* _Exercise requirements_: Can you pull out each line of the data below that includes the word "States"?

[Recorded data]
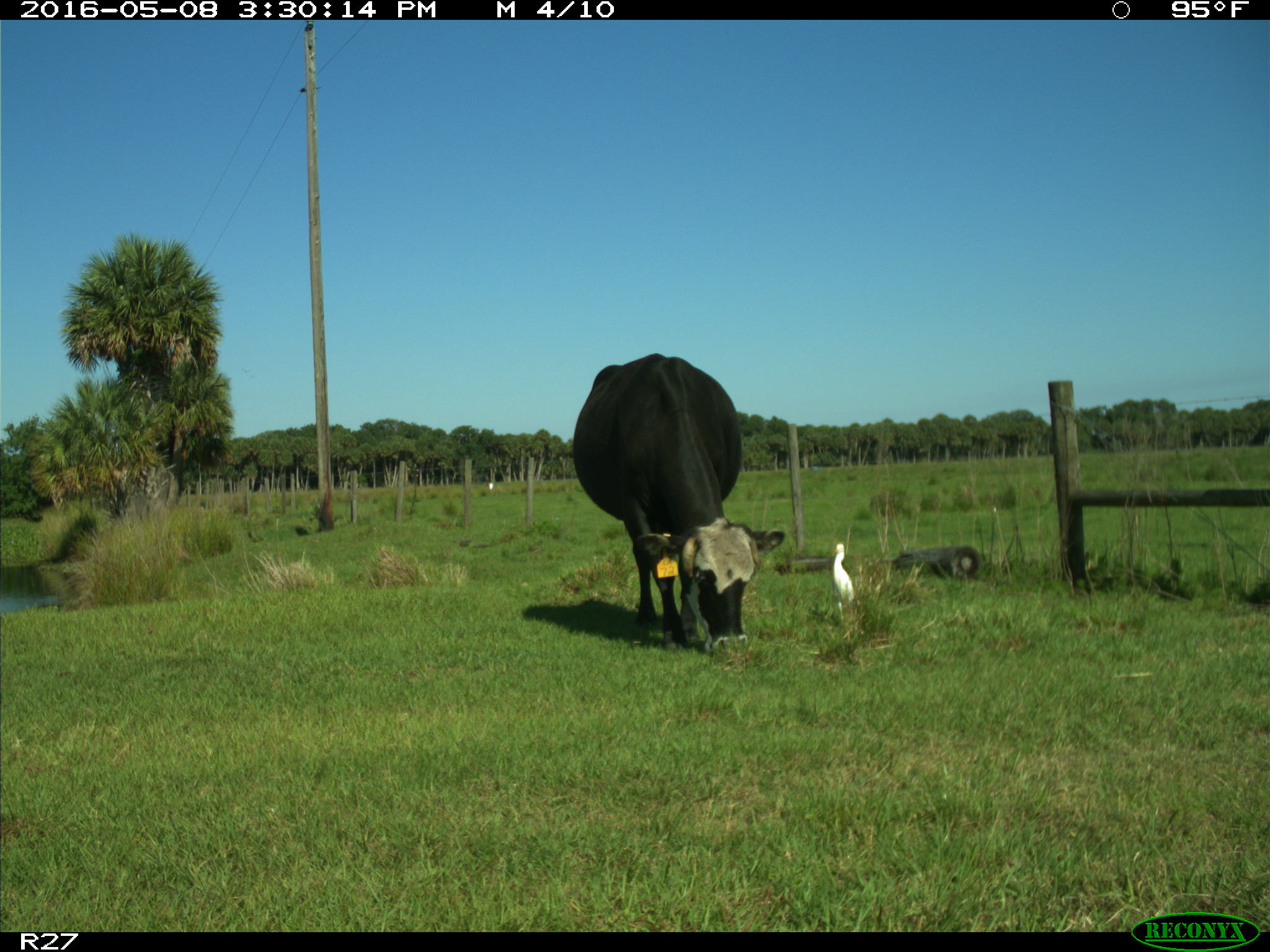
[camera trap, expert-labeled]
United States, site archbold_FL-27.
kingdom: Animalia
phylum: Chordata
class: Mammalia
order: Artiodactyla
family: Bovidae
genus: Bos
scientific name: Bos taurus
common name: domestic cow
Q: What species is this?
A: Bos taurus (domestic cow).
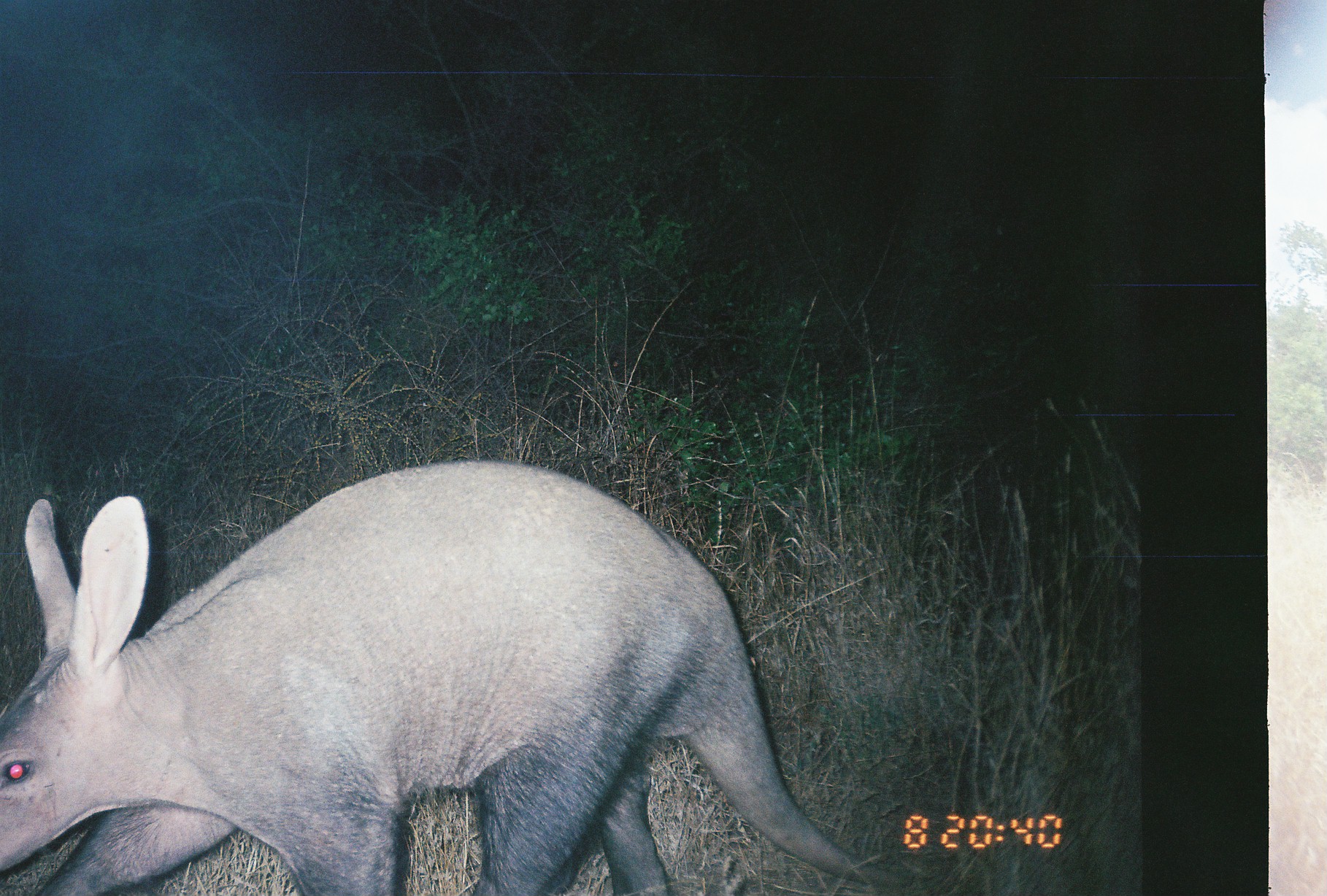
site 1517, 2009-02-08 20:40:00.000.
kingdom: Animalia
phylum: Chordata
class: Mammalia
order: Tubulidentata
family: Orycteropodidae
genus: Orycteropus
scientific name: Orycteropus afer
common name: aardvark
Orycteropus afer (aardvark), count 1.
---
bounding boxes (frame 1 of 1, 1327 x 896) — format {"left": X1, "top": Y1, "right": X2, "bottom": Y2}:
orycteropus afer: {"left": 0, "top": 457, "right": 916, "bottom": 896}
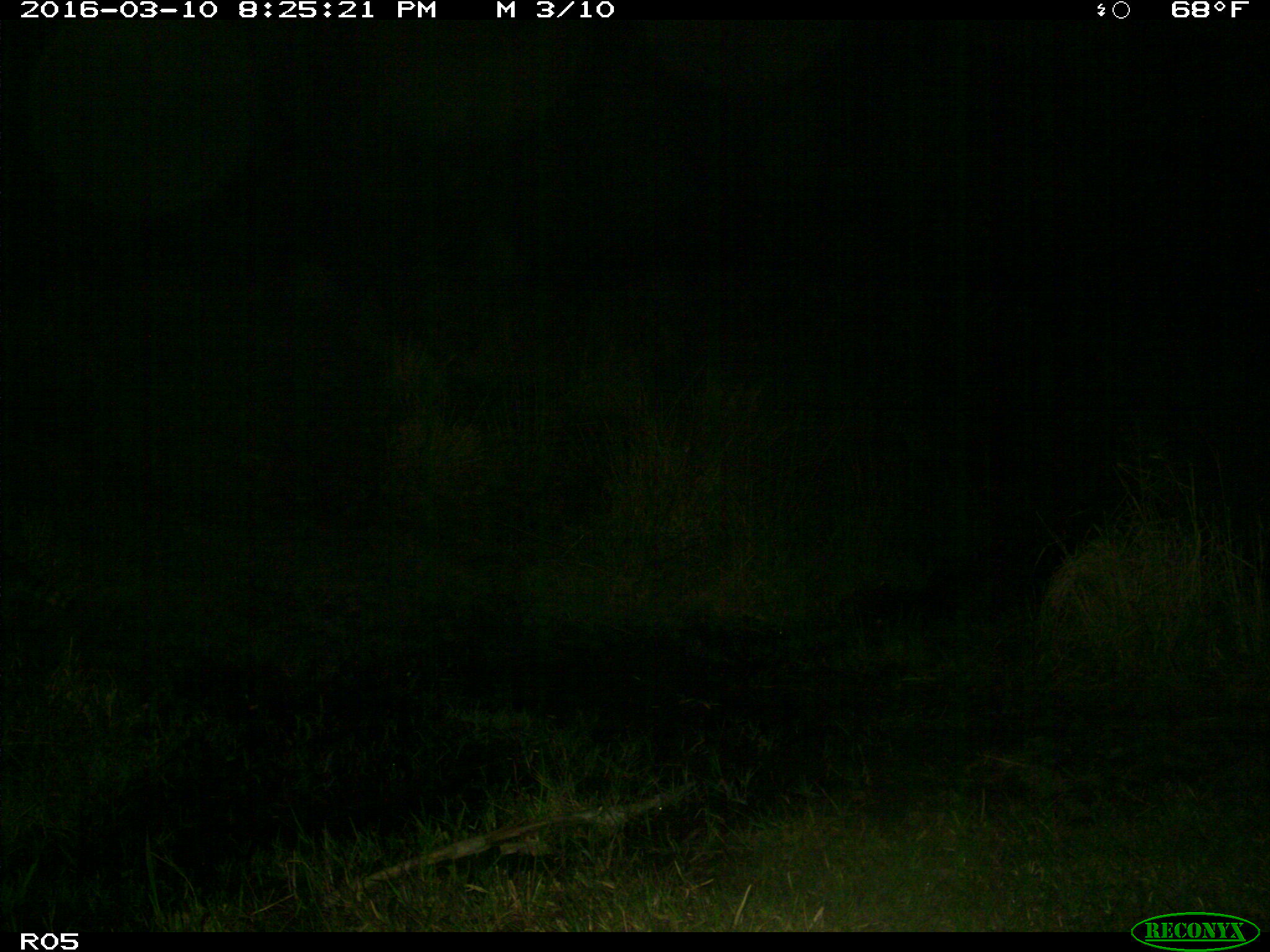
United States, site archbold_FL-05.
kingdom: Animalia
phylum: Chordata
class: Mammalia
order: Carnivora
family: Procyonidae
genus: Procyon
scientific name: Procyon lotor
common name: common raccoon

* _Written solution_:
United States, site archbold_FL-27.
United States, site archbold_FL-05.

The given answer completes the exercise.